Scientists test heat and air conditioning for long-term space habitats

NASA’s plan to send humans to the Moon and Mars would add another milestone for human space exploration. However, living on the moon or Mars is going to be a challenging task for humans. Among other things, they will require sustainable heating and air conditioning that can withstand extreme temperatures hundreds of degrees above or below what we experience on Earth.

Building these systems requires a deep understanding of how reduced gravity affects the boiling and condensation processes that are essential for all heating, ventilation, and air conditioning systems to function effectively in Earth’s gravity.

This is where a Purdue University experiment on the International Space Station comes in. The experiment called the Flow Boiling and Condensation Experiment (FBCE) aims to investigate how boiling and condensation work in reduced gravity.

The experiment arrived at the space station on August 4 via Northrop Grumman’s 19th commercial resupply services mission (NG-19) for NASA. The mission also carried a module for the second experiment of FBCE, which has been collecting data on the space station since August 2021.

The first experiment was finished last July, gathering data from a module of FBCE on the space station that measures the effects of reduced gravity on boiling.
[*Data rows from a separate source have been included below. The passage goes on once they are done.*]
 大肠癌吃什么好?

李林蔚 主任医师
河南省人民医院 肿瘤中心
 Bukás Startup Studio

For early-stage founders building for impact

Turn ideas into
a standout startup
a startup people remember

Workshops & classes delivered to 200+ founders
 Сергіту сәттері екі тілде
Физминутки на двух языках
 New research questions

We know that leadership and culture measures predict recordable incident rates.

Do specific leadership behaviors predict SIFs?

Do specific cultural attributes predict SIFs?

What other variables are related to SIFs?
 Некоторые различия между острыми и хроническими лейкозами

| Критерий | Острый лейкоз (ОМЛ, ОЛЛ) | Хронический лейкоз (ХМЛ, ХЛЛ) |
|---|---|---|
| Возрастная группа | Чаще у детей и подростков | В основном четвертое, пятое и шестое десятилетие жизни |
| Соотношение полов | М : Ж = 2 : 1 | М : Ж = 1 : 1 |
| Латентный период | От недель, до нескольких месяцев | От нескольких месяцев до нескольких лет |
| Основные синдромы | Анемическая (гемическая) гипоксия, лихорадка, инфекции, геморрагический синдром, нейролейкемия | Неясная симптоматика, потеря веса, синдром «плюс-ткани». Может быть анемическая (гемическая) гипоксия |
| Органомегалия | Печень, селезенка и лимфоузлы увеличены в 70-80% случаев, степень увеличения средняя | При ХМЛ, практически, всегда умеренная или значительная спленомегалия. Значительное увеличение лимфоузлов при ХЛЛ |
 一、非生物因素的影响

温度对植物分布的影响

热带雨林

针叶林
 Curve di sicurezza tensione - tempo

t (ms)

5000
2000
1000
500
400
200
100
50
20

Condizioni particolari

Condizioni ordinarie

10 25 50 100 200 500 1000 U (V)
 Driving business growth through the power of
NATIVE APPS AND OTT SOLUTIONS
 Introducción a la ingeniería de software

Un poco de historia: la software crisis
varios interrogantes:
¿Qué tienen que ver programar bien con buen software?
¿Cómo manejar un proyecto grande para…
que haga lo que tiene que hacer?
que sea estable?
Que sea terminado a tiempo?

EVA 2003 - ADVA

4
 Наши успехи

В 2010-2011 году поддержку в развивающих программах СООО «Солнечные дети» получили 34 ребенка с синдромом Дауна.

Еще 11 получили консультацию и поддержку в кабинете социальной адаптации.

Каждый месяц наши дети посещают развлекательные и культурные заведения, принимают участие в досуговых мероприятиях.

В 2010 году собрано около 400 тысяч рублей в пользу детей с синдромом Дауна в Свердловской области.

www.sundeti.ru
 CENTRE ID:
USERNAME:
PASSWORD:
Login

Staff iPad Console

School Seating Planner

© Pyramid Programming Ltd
The second experiment will be conducted using the facility’s additional components that arrived with the NG-19 spacecraft. It will investigate how condensation works in a reduced-gravity environment.

These modules for FBCE will remain in orbit through 2025, allowing the fluid physics community at large to take advantage of this hardware.

Results from this investigation will support exploration on the moon or Mars and also help spacecraft to travel longer distances. The farther missions are from Earth will need spacecraft with innovative power and propulsion systems, such as ones that are nuclear thermal, or electric.

FBCE data will help improve important systems on spacecraft, including thermal control systems, thermal management in space vehicles and planetary habitats, heat pumps for humidity control of crew cabins and habitats, and storage and transfer of cryogenic liquid propellants. Moreover, it could help enable spacecraft to refuel in orbit by providing a scientific understanding of how reduced gravity affects the flow boiling behavior of the cryogenic liquids spacecraft use as propellant.